Macky Mankesi, agronome et propriétaire d’une ferme agropastorale, a estimé qu’il y a lieu d’agir autrement. Il propose deux techniques : l’agriculture biologique et la rotation des cultures. Depuis des années, il n’applique pas d’engrais chimique, y compris sur de grandes surfaces comme le font d’autres agriculteurs.

« Nous sommes une ferme agropastorale. Nous avons choisi de combiner l’agriculture et l’élevage, parce que les déchets des animaux, qu’on enfouit dans les terres, nous permettent de lutter contre la dégradation des sols due aux minerais. Nous avons des animaux comme des vaches, des moutons, des porcs, ainsi que de la volaille », a expliqué Mankesi à Mongabay.

Un cochon dans une ferme pilote agropastorale en RDC. Les déchets des animaux enfouit dans le sol permettent de lutter contre la dégradation des sols due aux minerais. Image d’Axel Fassio/CIFOR via Flickr (CC BY-NC-ND 2.0).

Sur les grandes superficies, Mankesi recommande la rotation des cultures. Dans le cas d’espèce, la culture du maïs peut être combinée avec celle des légumineuses comme les arachides, le haricot ou le soja. Les restes de ces légumineuses enfouis dans le sol après la récolte sont appelés « engrais vert ».

« Là où on ne peut pas mettre du fumier, nous utilisons la rotation des cultures, et c’est la meilleure pour de grandes surfaces », dit Mankesi.

En tant que scientifique, il décourage le recours à l’engrais chimique considéré comme matière dégradante pour le sol. Il invite les agriculteurs à ne pas sous-estimer l’efficacité de l’engrais vert dans la réparation des sols.

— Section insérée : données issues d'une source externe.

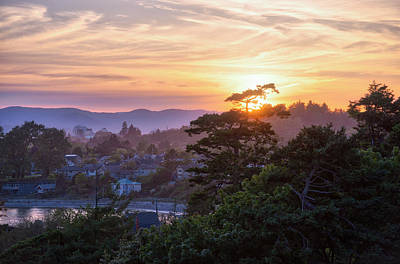 Photograph - Victoria Sunset by Keith Boone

Le rapport du Bureau de recherches géologiques et minières français (BRGM), en date de 2006, considère la terre comme une ressource au même titre que l’eau. Il met l’accent sur son utilisation responsable surtout face à la pollution, qui peut facilement transformer cette ressource en déchet.

« La dégradation de la qualité d’un sol par une pollution le dénature en transformant une  « ressource» en un «déchet» pouvant porter atteinte à la santé humaine ou/et à l’environnement. », peut-on lire dans le document.

Pendant ce temps, les activités minières demeurent intenses en RDC, notamment dans les provinces du Haut-Katanga et du Lualaba. Comme bien d’autres secteurs, l’agriculture continue d’en payer le prix. Une situation qui expose les populations locales à l’insécurité alimentaire.

Image de bannière : Obed Mukay, paysan et président de l’association des cultivateurs de Kamimbi Umoja (ASBL), dans son champ de maïs après récolte. Image de Gloria Mpanga via Flickr.